━━ 所给文章
盛华的父亲对儿子的期望很高,获缓刑回家之后对盛华严加看管 盛华的父亲对儿子的期望很高,获缓刑回家之后对盛华严加看管

打架时不在现场的林小森始终没有认罪,林小森的妈妈希望二审时候能够把事情搞清楚 打架时不在现场的林小森始终没有认罪,林小森的妈妈希望二审时候能够把事情搞清楚

与新时代中学面向全市招收尖子生不同,乐昌五中的生源很大部分来自学区里的农村和城中村 与新时代中学面向全市招收尖子生不同,乐昌五中的生源很大部分来自学区里的农村和城中村

  少年的虚拟江湖

  15岁少年的江湖同现实世界的距离有多远?是男孩们口中被人欺负而群起反抗和法院认定的少年团体“森高社”在大哥林小森(化名)的领导下聚众斗殴的差距。去年11月6日下午发生在偏僻的粤北山区乐昌市的少年群殴致死事件因具有少年暴力团的雏形而广受关注,直接致人死亡的罗建平被判无期徒刑,被认定领导者的林小森被判处有期徒刑3年6个月,其他成员也受到有期徒刑3年及缓刑的制裁。9月份开学,缓刑的少年出狱开始了新的生活,关于友情、义气、人生选择从原来的混沌不清到现在有了方向,只是这成长付出的是他人生命的代价。

  记者◎杨璐   摄影◎张雷

  一场群架

  本刊记者看到,林小森家要比周围农家讲究许多,院里有藤编的秋千架和缩微的假山水池。林小森的母亲曾水英告诉本刊记者,林小森特别喜欢金鱼,装修房子时候他的朋友就送了这座缩微假山水池来,平时他喜欢蹲在院子里侍弄金鱼。去年11月底林小森被逮捕后,家里再没人有心思打理这些小情趣,水池里早已经长满了黑绿色的苔藓。

  曾水英回忆,2010年11月6日星期六,林家睡到快中午才起床,林小森在自己房里上网,曾水英在一楼做每周一次的彻底清扫。吃过午饭,林小森的同学和朋友们陆续来家里玩儿。林家比许多孩子家宽敞,没什么公共娱乐设施的县城孩子就常来家里看电视,聊天。曾水英告诉本刊记者,最先来的3个孩子是罗城(化名)、大B、小B,他们看见她把不要的杂物扔进外面的鱼塘,就主动来帮忙。后来又来了五六个,有的看电视,有的在一楼客厅旁边的麻将室玩麻将。到了16点多钟,林小森说要跟同学们出去走走,一会儿就回来。曾水英说她并不知道,这些孩子们有一个打对头“林仔”手下的目的。
━━━━
任务要求 -> 从最后一句之后接着往下写这篇关于乐昌少年群殴事件的报道。
━━ 所示材料
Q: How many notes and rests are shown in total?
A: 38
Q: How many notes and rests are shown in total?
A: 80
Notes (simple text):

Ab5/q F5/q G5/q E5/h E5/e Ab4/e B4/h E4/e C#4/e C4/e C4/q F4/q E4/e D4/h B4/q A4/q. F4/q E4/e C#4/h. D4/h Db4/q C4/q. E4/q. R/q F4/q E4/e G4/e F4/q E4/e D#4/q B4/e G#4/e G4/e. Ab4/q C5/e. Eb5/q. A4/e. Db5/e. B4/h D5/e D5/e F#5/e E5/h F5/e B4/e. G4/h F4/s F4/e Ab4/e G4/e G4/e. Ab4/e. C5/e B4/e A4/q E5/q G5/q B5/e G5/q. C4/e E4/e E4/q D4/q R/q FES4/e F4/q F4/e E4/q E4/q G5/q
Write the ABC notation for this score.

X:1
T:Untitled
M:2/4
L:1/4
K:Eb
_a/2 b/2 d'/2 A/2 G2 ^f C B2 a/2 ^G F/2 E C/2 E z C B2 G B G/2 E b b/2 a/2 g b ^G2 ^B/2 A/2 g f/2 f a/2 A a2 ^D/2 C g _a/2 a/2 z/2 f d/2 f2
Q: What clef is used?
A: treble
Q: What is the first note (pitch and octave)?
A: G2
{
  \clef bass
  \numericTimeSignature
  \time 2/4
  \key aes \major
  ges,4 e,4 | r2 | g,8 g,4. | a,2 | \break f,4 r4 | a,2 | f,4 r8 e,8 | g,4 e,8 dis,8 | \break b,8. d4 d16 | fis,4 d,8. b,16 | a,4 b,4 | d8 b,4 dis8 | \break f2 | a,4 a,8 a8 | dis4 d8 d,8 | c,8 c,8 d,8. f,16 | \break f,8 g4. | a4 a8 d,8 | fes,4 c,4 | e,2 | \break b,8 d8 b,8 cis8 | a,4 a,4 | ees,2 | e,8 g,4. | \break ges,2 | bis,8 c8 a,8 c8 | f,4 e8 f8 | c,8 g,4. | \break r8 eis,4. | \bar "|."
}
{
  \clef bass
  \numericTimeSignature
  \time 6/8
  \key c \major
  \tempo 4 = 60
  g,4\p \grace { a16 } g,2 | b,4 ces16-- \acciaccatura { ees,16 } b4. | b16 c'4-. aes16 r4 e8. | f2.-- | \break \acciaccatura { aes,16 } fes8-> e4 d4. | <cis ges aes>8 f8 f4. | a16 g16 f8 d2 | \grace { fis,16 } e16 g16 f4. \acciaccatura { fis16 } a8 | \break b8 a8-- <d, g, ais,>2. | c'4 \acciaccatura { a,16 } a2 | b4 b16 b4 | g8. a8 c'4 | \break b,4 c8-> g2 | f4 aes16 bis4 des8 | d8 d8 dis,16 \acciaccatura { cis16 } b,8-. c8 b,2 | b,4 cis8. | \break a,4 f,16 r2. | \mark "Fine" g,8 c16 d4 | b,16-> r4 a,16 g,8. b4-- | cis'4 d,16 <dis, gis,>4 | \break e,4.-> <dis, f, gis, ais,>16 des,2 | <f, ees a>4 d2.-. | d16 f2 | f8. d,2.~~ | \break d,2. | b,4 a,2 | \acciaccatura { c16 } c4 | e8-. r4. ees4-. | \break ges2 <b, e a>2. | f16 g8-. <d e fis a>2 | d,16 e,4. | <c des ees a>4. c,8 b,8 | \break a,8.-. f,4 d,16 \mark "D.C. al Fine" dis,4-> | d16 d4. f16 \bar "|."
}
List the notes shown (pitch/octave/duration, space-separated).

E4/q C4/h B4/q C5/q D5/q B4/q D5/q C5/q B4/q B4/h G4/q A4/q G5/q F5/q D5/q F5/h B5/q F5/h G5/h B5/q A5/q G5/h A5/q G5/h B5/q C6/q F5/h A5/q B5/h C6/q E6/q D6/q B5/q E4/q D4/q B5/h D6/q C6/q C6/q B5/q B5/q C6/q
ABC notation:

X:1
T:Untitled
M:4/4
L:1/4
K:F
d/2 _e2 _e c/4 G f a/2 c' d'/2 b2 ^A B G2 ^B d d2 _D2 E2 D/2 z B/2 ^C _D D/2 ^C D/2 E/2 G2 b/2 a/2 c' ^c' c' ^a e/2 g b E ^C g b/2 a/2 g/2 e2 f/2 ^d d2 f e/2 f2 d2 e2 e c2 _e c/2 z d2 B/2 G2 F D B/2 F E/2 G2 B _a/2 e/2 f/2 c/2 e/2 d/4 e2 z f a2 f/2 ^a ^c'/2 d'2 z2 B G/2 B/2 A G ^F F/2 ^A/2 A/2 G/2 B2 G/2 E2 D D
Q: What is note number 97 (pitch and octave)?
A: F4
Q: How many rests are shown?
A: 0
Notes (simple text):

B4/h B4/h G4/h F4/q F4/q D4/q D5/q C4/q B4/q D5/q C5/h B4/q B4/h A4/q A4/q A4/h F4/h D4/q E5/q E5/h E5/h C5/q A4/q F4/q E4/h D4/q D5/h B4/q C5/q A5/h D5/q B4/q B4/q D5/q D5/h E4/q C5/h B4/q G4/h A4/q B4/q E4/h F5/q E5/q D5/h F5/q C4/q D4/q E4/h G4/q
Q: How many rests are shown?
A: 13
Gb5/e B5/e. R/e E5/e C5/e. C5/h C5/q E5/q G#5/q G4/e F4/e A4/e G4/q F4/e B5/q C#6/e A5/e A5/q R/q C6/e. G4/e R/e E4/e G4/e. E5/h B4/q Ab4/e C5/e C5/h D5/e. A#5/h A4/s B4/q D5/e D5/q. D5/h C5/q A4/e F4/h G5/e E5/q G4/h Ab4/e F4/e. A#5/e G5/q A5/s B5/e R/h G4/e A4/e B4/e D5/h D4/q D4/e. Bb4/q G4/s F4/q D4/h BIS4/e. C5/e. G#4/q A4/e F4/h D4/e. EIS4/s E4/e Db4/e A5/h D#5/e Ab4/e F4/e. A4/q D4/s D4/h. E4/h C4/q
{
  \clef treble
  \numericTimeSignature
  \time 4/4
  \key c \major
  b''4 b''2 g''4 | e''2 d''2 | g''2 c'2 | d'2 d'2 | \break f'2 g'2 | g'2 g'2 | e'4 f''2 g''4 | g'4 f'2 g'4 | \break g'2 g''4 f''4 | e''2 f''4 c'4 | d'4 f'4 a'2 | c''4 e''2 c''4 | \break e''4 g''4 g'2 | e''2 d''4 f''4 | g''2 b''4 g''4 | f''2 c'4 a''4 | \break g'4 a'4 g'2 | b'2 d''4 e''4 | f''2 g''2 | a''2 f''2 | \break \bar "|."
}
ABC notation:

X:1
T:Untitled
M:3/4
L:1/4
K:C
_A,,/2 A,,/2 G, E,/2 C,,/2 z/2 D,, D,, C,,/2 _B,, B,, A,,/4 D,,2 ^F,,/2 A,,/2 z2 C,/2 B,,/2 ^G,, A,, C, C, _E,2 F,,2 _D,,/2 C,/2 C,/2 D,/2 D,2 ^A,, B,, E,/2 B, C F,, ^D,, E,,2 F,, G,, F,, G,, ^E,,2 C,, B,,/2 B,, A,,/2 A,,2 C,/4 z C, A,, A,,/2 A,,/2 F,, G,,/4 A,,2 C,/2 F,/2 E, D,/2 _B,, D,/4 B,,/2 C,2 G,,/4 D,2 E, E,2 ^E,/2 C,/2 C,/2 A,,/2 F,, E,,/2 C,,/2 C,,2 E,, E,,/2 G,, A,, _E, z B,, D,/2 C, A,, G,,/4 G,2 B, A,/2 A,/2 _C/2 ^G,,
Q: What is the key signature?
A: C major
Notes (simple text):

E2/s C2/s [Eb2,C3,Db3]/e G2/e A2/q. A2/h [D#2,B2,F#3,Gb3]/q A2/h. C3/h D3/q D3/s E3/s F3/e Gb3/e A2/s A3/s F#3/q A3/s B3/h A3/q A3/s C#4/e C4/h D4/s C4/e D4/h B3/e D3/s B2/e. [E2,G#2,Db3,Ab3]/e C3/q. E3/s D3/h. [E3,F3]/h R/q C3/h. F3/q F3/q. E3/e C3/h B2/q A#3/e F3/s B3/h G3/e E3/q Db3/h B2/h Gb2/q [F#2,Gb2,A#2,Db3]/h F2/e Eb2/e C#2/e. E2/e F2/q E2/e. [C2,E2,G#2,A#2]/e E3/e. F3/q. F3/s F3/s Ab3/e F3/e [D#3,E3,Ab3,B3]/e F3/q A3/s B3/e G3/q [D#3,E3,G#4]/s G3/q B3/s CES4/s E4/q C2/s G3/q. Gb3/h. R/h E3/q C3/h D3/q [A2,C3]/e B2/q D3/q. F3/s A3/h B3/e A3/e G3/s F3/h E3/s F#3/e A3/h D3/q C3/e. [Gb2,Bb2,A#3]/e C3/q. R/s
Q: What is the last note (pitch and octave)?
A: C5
━━━━
练习作答 ->
  一群孩子从林家出门往河堤方向走,在武江搭桥附近见一个年轻人在拾柴,另外两个站着聊天。“曹超(化名)跟其中一人是小学同学,所以猜测他们应该是林仔的人,就上前问他们是跟哪个大哥混的。”盛华(化名)告诉本刊记者。感觉来者不善,三人回说“跟哪个大哥混的关你什么事”。双方没有进一步言语冲突,都继续往前走。在往棉纺织厂去的方向。林小森这群人分成了两半,林小森和一些人继续沿河堤往蓝帝KTV方向走,肖雷(化名)、李强(化名)、马瑜(化名)等几人去纺织厂打篮球。

  这过程中,三人中的袁杰打电话给朋友,询问昨天在新时代中学门口打架的一方是不是“河南人”,好像“河南人”也要打他们。陈聪也借了丘旭春的手机打电话叫人来帮忙。两人的后援都约在了蓝帝KTV门口集结。

  曾水英说她做完家务看了看时间,儿子已经出去快一小时了,打电话让他回家。林小森就让唯一有自行车的李仔(化名)送自己回家。他俩刚走不久,袁杰、陈聪叫来的援手就从河对岸骑着摩托车过桥冲了下来,“河南人”队伍里的许巍(化名)看见对方人多,就赶紧躲进了路边的小卖部。他告诉警方,“有一辆太子摩托车从桥上开下来,还没有熄火,车上的人就下来参与斗殴”。对岸来的援手手里拿着阳铲、砖头、扳手、气筒等,迅速打散了“河南人”,但“河南人”这边并没有就此散去,重整了队伍打了回来。

  “我们到篮球场后没有篮球,就坐着聊天,还没到半个小时后罗城就打电话给马瑜说,那边已经打起来了,让我们快点过去帮忙。”肖雷告诉记本刊者,“我们刚到蓝帝KTV附近,就被围了起来,他们一句话都没有说就开始打。李强最先被几个人按在地上用砖头打,我帮不上忙只能往后退,退得慢被打了两棍,一棍子用左手挡了一下,一棍子打在了左脖子。还有人用砖头扔过来打我被我躲开了,然后就有一人用弹簧刀捅了我右手臂。他们打了一会儿要走,我看见地上有一把银色弹簧刀,就捡起来追捅伤我的人。”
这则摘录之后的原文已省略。